Hey, you can just flash the Rom and Gapps package through CWM to complete the install. However if you didn't get all the latest software like CWM6 or didn't use the ACME3 then you should fully uninstall and reinstall. Note if you flash the files through CWM then you don't need to rename them. If you download the package from the CM10 thread, the files will already be renamed.

This video will show you how to flash your Rom and gapps.
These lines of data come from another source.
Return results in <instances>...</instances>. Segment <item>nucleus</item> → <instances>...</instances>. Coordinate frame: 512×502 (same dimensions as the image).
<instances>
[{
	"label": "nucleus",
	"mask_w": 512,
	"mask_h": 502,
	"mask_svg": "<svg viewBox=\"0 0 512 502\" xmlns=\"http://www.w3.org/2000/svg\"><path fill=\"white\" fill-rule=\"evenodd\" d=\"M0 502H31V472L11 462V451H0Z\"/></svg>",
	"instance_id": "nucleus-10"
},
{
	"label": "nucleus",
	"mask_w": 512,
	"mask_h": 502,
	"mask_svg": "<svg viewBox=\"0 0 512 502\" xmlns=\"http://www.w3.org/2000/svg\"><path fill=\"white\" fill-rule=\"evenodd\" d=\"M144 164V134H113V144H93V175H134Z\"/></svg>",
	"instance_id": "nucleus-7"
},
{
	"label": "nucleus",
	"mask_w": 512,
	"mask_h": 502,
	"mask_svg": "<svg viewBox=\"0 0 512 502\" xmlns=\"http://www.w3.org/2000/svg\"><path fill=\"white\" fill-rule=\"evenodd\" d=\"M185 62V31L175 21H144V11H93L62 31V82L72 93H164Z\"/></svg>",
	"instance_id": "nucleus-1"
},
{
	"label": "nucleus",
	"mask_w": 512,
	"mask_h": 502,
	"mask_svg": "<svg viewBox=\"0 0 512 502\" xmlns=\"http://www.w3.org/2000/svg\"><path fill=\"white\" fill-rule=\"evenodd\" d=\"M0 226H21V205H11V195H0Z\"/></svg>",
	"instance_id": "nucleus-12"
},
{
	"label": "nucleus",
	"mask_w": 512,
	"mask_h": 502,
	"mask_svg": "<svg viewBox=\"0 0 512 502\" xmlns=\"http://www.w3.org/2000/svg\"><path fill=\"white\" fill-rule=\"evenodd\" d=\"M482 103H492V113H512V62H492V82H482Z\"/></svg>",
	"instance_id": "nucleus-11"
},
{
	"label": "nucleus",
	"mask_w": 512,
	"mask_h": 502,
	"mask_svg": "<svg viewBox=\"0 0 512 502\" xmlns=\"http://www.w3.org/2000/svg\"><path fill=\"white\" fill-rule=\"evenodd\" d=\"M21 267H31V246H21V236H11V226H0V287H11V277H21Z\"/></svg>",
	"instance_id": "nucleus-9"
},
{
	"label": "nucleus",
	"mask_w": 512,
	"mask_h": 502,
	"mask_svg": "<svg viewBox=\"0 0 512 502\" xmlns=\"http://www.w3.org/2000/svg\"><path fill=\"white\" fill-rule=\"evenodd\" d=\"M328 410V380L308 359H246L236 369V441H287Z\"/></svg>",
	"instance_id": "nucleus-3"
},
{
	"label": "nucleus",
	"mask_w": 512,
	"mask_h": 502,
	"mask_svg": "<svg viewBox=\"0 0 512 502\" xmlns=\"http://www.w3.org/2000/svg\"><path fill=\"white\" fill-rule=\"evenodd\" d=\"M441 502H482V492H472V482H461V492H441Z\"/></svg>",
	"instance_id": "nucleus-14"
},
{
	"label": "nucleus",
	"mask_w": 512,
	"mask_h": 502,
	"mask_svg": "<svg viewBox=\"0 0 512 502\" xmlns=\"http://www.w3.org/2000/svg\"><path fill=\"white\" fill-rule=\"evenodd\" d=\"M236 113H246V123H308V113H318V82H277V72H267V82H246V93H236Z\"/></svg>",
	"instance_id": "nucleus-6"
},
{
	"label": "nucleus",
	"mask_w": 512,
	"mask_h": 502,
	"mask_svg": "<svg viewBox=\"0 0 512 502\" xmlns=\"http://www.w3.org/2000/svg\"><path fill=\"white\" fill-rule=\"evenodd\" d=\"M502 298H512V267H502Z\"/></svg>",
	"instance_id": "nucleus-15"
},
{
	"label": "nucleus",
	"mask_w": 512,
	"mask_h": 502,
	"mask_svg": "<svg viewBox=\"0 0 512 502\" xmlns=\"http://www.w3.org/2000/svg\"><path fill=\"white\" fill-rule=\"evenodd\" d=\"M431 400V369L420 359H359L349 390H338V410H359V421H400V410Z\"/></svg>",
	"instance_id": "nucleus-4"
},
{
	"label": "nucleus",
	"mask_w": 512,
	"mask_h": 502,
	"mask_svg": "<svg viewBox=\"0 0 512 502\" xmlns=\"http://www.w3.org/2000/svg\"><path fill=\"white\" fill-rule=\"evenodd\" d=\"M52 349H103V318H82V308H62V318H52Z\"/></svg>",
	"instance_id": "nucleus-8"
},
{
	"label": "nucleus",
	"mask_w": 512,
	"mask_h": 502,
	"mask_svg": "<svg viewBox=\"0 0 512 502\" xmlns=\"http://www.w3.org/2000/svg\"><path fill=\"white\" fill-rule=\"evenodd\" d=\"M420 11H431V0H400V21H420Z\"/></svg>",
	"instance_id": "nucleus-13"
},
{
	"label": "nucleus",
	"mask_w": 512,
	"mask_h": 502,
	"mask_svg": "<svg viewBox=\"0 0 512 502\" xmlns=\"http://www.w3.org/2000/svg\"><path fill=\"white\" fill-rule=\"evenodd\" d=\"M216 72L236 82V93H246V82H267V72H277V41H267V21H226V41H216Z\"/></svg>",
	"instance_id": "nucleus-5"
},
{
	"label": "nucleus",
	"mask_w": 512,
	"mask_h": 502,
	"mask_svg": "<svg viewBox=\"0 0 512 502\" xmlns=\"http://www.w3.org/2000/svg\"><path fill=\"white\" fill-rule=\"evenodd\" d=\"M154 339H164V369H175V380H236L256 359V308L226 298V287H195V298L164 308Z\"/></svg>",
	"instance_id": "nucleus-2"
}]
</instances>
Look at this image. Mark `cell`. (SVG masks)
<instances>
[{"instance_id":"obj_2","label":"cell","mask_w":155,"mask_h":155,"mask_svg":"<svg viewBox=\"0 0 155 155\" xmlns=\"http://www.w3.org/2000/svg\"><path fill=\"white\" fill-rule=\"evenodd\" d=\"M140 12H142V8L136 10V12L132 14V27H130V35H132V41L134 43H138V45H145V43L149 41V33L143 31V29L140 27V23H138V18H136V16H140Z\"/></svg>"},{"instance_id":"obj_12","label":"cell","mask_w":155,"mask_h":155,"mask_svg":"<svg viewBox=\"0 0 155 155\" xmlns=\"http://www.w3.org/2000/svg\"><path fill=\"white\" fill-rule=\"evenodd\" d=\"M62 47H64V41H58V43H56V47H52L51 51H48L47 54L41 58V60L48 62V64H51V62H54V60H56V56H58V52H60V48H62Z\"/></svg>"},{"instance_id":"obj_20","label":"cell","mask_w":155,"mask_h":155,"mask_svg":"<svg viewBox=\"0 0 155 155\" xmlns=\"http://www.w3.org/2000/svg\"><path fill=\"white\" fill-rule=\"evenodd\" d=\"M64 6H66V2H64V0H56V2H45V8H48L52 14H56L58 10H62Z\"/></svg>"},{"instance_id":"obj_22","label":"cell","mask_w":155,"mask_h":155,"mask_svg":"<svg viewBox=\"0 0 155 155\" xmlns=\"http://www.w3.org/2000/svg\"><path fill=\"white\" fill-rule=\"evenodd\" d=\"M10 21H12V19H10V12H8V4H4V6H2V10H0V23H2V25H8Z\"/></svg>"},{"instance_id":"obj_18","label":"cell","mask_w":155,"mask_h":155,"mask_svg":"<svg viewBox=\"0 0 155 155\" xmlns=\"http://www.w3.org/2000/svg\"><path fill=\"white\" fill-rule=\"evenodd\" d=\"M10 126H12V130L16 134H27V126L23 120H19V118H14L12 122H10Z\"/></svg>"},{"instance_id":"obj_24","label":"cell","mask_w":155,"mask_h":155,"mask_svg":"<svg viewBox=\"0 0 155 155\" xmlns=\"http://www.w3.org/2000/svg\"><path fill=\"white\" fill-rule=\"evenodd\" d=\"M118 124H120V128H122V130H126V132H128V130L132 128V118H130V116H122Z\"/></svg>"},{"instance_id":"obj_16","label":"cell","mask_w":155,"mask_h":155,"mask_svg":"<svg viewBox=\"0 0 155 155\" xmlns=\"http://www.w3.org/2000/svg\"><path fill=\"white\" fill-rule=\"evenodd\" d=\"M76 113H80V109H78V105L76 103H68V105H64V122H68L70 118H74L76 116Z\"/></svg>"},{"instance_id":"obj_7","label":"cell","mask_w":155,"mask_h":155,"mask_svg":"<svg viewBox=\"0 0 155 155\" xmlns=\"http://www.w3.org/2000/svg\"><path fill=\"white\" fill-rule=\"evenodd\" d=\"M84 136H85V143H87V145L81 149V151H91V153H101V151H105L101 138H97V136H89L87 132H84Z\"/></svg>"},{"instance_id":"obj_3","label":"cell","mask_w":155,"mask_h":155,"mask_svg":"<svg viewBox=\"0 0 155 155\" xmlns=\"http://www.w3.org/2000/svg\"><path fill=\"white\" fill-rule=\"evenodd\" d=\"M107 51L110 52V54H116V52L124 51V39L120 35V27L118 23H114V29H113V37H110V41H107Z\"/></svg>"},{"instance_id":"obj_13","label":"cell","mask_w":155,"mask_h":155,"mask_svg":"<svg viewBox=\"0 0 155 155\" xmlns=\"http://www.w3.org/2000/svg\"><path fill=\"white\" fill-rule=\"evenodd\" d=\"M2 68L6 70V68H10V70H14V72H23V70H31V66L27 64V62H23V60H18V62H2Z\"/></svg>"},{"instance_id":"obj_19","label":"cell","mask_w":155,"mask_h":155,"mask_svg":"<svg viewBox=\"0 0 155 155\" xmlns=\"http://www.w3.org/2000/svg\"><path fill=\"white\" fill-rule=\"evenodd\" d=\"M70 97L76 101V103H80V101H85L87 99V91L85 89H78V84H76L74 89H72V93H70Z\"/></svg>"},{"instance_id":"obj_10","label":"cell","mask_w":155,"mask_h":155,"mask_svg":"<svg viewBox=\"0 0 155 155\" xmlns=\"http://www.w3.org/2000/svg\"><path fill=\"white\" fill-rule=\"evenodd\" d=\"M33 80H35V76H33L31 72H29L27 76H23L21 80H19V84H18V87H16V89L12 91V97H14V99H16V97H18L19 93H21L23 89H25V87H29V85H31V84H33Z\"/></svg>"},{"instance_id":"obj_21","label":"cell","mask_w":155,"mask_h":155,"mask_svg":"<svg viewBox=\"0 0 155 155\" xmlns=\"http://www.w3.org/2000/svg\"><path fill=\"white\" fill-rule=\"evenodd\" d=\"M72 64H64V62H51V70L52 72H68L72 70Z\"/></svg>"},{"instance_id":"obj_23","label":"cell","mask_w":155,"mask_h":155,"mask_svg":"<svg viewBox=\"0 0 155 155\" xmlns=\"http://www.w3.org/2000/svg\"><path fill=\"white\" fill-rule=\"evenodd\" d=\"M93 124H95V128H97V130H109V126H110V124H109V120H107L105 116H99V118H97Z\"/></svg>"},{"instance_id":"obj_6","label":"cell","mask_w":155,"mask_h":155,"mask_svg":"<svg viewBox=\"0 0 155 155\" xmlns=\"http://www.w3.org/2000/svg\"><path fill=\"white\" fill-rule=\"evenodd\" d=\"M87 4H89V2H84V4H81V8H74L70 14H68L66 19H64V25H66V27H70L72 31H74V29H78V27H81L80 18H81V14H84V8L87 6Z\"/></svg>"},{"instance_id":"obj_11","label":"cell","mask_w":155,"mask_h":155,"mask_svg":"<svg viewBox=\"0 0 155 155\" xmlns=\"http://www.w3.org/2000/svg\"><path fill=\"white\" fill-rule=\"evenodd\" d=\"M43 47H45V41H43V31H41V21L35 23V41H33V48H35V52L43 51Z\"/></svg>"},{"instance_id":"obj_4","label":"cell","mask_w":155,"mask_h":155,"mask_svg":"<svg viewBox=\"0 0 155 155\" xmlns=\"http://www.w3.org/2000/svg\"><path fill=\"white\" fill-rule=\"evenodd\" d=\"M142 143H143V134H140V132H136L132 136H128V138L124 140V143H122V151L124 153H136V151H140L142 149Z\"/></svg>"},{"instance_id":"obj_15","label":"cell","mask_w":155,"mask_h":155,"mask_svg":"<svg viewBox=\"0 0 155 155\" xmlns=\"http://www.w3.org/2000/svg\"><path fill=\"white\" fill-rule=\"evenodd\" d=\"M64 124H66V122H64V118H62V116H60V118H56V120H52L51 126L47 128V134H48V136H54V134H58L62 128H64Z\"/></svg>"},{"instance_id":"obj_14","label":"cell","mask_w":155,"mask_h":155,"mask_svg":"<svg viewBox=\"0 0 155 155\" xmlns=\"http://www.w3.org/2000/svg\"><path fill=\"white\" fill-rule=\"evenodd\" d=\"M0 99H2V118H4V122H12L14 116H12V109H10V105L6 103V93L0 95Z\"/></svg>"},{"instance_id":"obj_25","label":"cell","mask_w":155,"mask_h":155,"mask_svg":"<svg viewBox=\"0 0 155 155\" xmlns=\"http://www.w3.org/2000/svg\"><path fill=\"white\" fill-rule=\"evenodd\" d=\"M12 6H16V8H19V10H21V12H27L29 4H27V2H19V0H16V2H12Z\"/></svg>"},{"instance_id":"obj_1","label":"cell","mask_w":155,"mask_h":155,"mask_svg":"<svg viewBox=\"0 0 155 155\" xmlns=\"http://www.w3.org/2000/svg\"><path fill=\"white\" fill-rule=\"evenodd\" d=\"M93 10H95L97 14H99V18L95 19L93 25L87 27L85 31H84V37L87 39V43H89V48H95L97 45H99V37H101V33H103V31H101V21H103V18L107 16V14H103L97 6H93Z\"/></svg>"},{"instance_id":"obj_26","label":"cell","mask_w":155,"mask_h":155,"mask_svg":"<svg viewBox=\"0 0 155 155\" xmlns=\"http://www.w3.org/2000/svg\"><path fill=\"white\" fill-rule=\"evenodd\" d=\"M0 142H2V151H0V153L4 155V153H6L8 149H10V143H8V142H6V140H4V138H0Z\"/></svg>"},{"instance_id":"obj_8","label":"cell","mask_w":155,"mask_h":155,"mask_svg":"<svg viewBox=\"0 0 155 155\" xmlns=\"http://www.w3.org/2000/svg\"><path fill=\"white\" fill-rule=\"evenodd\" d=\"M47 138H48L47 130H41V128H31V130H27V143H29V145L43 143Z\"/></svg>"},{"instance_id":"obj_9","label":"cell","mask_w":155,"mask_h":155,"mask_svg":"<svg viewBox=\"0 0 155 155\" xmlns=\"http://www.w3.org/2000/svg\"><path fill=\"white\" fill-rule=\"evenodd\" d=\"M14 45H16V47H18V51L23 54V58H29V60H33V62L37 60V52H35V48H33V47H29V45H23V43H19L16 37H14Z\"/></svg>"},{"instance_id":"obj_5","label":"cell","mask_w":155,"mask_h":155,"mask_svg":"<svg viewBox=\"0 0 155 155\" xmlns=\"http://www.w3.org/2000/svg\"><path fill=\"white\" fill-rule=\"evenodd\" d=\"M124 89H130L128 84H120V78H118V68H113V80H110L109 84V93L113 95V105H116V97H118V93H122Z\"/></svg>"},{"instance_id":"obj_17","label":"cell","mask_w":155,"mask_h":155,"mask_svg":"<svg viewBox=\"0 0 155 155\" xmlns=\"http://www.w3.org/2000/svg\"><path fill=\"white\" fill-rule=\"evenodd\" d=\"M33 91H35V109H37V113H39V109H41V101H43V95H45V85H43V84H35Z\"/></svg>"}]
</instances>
You can also get the optional Goomanager app

[media[http://youtu.be/ZDr2dnyJ7Vg[/media]


----------



## TJude (Dec 19, 2012)

Nice Video, R.

I reported this several months ago, and have just been dealing with it, but I have never seen anyone else ask about it, so I'm wondering why I'm the only one.

The deal is this, I keep getting CM9 upgrade messages from Goo when I'm running CM10. It has never gone away. I have rebuilt twice from scratch, once without a nandroid restore - but it's still happening.

Do you have any idea why, or any way I can edit some file somewhere to force Goo to recognize my device properly? Could CM9 have written something to the WebOS filesystem way back when? Does Goo query the WebOS filesystem?

I've lived with it, so it's not a big deal, but it is an annoyance I'd like to see gone. Thanks if you have any ideas.


----------



## Colchiro (Aug 26, 2011)

Just tell Goo to not give you update notifications. (Settings)


----------